I've been wanting to write this post for a long time. I often hear from women asking about the best supplements to take, and all over social media we see advertisements for fat loss products and weight loss tricks galore. It kind of drives me a little bit bonkers. Ha!
Here's the thing - most of the crazy supplements out there that are advertised to affect body change don't actually work. They are expensive, they can be dangerous and unhealthy to use long term, and while you might get results short term they do not create long lasting changes.
Fat Burners. My opinion on fat burners is that if you're doing the right kind of exercise for your body in the gym, and if you're eating the right kinds of foods for your body in your kitchen, then fat loss will happen naturally. I also believe that each person's body has it's own unique set point - a place where maintenance becomes effortless and optimal health is reached. In my journey of trying to attain what I considered the "perfect" body composition I came to an important realization: some bodies just don't like to be lean. Maintaining 18% body fat for me is effortless, but at 15% my hormones are a mess, my cravings are out of control, I often feel low energy, cold, my hair falls out, and I have to deprive myself of normal foods in order to stay in that place. And since I definitely don't want to live like that, I needed to get comfortable and practice self love at a higher body fat percentage. Numbers aside, because they will be different for every person, my point is that if you have to take fat burners to obtain that lean body composition you so desire, it's likely that the health of your body will revolt once you get there.
Preworkout. Man this one probably irks me the most. If you don't have the energy to do a workout, you need to evaluate the other areas of self care in your life! Are you getting enough sleep? Are you eating the right kinds of food at the right time and in the right amounts for *you*? Are you pushing yourself to train at 5am before work when you are just. not. a. morning person? I hear some people explaining that not only do they need preworkout for energy, but also for motivation. Motivation does not come from how much energy you have, it comes from determination. Journal and reflect about why you want to do the workout and then JUST DO IT. Consistent action builds motivation. If anything, drink a cup of coffee or green tea and get going!
Protein powder. This one I love! Protein shakes are super amazing for getting quick fuel on the go. It's really important to check out the ingredients, not just the nutrition facts. Check for processed ingredients and added sugars. 20g of protein is a solid amount to look out for. I recommend either grassfed whey if you can tolerate dairy, or my fave non-dairy protein powder is PureWOD BUILD, made of beef protein isolate. The one thing that's important to keep in mind when it come to protein shakes is that they should not be used as a meal replacement, especially if you have time to make real food. Real food should always be your priority. Protein shakes can be great post workout with a carb added in or on the side, if you're craving something tasty before bed, and for speedy breakfasts with some healthy fats added in when you are rushing out the door in the morning.
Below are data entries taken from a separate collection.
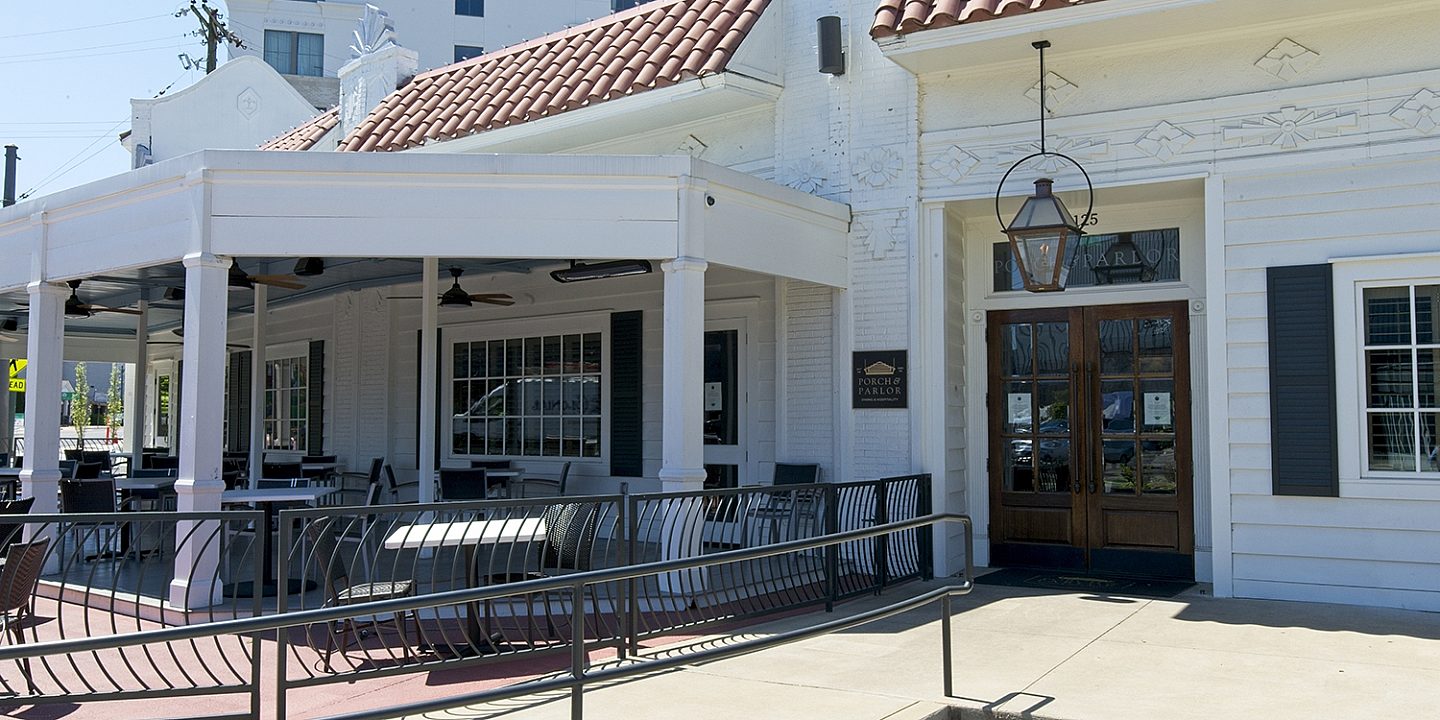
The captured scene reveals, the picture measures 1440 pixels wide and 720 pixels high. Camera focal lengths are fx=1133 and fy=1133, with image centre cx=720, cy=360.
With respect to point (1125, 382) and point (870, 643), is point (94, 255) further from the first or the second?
point (1125, 382)

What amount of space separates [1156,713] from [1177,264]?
16.2ft

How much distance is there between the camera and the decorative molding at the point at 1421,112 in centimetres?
762

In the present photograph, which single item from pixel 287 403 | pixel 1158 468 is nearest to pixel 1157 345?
pixel 1158 468

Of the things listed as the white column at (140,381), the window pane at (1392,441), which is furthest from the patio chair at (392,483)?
the window pane at (1392,441)

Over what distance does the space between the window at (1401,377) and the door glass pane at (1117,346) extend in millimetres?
1822

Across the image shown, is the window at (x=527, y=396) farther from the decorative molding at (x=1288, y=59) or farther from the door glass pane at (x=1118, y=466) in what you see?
the decorative molding at (x=1288, y=59)

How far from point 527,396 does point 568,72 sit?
3686 millimetres

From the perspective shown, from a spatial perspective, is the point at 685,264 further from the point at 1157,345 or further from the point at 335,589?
the point at 1157,345

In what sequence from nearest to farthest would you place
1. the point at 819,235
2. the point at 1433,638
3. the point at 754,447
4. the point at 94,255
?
the point at 1433,638 → the point at 94,255 → the point at 819,235 → the point at 754,447

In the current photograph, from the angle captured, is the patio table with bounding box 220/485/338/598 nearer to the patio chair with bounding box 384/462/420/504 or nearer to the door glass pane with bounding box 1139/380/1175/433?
the patio chair with bounding box 384/462/420/504

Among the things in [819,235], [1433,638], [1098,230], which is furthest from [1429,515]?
[819,235]

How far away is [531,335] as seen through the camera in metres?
12.8

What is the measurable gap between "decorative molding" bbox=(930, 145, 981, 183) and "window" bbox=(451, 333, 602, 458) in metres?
4.41

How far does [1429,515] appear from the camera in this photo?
24.9ft
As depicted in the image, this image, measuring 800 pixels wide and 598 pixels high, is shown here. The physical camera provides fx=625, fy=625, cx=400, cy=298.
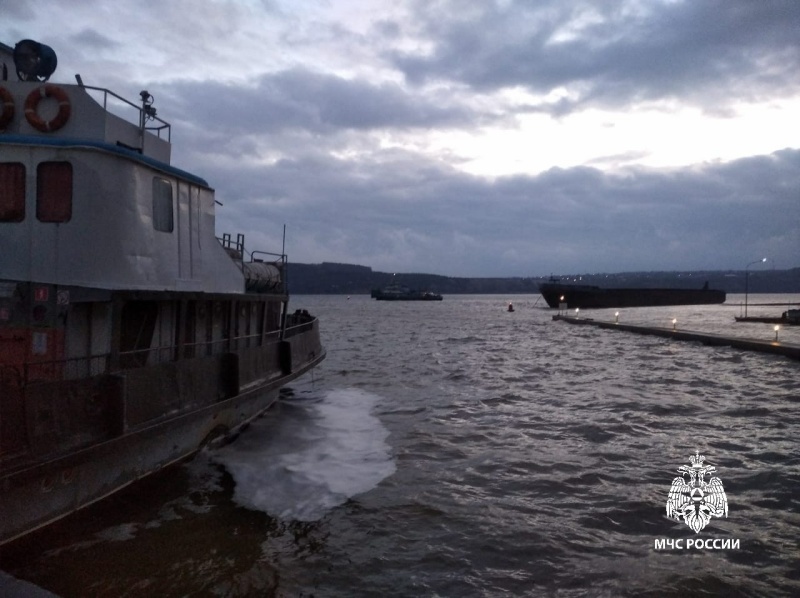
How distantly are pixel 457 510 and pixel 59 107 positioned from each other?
25.9ft

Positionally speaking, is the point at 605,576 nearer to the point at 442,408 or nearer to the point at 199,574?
the point at 199,574

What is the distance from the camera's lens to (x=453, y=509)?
855cm

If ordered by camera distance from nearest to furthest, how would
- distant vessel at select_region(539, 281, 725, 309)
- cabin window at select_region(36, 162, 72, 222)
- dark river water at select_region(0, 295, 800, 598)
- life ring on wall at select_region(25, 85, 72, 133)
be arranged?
dark river water at select_region(0, 295, 800, 598), cabin window at select_region(36, 162, 72, 222), life ring on wall at select_region(25, 85, 72, 133), distant vessel at select_region(539, 281, 725, 309)

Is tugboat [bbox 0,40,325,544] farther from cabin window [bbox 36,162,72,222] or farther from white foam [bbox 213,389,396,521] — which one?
white foam [bbox 213,389,396,521]

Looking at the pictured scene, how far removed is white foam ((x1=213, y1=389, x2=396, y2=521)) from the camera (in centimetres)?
913

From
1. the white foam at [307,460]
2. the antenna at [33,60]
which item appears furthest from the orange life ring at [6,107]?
the white foam at [307,460]

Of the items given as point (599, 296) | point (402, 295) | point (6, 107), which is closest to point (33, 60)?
point (6, 107)

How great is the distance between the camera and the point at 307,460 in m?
11.3

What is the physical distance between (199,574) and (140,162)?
5699mm

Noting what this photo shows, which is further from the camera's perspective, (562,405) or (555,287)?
(555,287)

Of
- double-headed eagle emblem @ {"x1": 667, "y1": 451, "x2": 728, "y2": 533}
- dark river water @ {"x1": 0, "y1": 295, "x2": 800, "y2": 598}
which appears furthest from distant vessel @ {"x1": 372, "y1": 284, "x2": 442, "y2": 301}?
double-headed eagle emblem @ {"x1": 667, "y1": 451, "x2": 728, "y2": 533}

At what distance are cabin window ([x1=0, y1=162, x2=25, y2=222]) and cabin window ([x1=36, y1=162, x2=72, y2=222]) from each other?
0.21 meters

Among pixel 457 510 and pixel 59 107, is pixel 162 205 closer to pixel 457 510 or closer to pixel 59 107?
pixel 59 107

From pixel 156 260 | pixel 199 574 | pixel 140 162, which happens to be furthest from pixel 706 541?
pixel 140 162
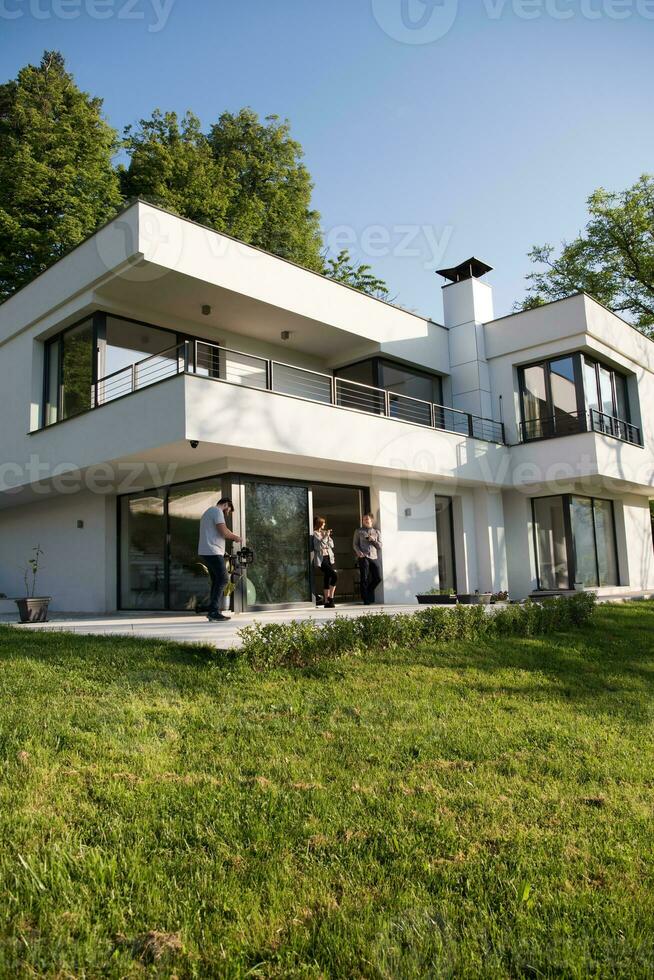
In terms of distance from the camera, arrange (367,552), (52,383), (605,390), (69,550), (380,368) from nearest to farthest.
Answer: (367,552) → (52,383) → (69,550) → (380,368) → (605,390)

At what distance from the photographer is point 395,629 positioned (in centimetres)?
815

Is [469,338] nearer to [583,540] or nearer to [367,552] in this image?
[583,540]

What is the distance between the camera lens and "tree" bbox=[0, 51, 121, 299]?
22.7m

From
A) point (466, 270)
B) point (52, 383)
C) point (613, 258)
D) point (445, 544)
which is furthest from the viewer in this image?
point (613, 258)

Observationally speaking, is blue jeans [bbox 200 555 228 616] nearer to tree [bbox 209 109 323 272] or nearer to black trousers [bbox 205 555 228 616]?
black trousers [bbox 205 555 228 616]

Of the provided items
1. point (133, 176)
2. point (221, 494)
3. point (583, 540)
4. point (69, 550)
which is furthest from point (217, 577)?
point (133, 176)

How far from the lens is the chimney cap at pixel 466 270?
18656mm

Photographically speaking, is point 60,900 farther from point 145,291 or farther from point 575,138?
point 575,138

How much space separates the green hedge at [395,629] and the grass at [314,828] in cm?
47

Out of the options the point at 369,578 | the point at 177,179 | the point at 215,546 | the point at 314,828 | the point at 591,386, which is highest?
the point at 177,179

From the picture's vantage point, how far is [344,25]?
403 inches

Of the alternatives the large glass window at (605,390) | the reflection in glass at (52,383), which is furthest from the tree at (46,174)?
the large glass window at (605,390)

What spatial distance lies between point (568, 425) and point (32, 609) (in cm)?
1265

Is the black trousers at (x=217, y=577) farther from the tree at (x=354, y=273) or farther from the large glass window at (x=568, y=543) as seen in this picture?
the tree at (x=354, y=273)
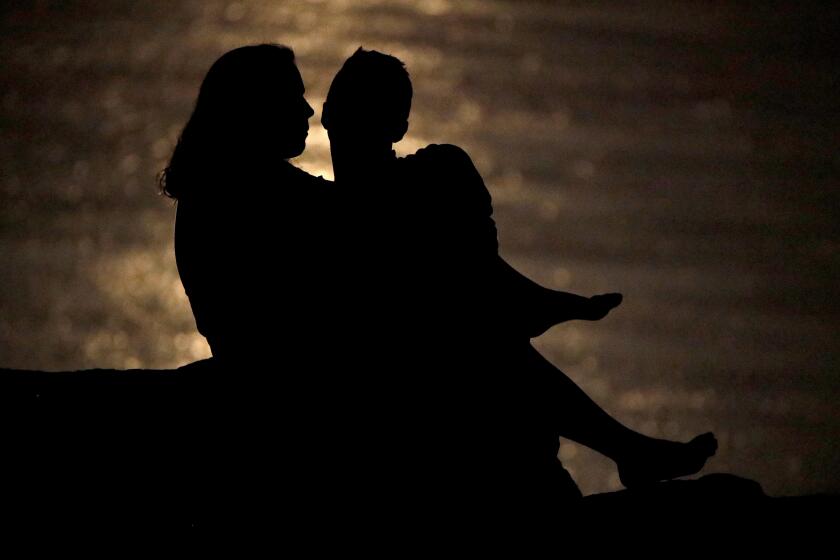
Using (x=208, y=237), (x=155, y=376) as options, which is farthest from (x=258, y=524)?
(x=208, y=237)

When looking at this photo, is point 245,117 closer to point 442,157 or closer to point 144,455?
point 442,157

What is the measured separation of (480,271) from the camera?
219 centimetres

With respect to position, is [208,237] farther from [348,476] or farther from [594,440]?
[594,440]

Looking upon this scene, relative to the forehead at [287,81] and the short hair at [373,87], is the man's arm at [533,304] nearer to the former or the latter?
the short hair at [373,87]

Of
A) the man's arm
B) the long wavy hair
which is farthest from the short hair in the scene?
the man's arm

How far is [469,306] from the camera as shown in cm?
218

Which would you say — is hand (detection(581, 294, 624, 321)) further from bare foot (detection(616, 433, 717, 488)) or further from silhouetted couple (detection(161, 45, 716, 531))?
bare foot (detection(616, 433, 717, 488))

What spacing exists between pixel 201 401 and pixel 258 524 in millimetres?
257

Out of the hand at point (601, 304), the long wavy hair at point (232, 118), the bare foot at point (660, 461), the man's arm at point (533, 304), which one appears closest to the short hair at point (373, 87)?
the long wavy hair at point (232, 118)

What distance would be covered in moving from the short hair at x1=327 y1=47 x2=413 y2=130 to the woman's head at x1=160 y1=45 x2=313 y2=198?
0.08 metres

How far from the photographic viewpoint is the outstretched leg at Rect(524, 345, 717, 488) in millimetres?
2225

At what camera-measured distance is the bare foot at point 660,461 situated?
2.27 m

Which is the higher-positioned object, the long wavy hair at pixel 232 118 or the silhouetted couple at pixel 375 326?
the long wavy hair at pixel 232 118

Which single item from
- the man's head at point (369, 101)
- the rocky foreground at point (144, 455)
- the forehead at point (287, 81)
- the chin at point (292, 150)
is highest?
the forehead at point (287, 81)
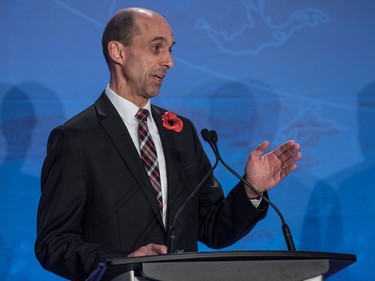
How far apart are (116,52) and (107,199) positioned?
0.58 meters

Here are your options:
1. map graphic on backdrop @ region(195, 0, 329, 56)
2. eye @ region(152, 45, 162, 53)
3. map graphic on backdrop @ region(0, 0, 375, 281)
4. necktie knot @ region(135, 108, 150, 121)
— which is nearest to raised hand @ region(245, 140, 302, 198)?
necktie knot @ region(135, 108, 150, 121)

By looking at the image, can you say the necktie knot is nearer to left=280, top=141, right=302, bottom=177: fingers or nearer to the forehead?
the forehead

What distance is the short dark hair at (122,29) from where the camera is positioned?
2457 millimetres

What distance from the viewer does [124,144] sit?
2287mm

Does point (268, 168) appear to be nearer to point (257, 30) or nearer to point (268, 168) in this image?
point (268, 168)

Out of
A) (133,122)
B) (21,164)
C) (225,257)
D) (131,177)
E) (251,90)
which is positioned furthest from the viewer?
(251,90)

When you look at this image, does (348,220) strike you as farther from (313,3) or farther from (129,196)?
(129,196)

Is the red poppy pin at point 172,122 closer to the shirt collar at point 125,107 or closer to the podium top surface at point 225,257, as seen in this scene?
the shirt collar at point 125,107

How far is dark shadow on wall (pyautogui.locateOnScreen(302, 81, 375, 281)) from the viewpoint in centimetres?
312

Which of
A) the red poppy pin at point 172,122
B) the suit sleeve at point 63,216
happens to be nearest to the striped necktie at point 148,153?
the red poppy pin at point 172,122

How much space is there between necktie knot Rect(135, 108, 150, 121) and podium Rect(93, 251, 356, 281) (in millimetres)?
964

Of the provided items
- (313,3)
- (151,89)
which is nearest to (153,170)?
(151,89)

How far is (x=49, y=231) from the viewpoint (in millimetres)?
2104

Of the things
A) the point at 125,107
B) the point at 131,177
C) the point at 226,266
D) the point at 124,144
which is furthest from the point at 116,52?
the point at 226,266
Other supplements to consider. BCAA's (branched chain amino acids) can be great for some people, but in my opinion they aren't super necessary unless you're training with the intensity of an athlete. BCAA's can help to protect your muscles if you are training fasted or if you are training in a caloric deficit. Some studies show that they may allow you to train with more intensity during a time of day where you might otherwise feel a sense of fatigue. BCAA's can also reduce muscle soreness. They are found naturally in animal proteins but are also sold in powder form. They dissolve easily in water and are absorbed quickly into your body. As always, check the ingredients for artificial sweeteners and flavorings.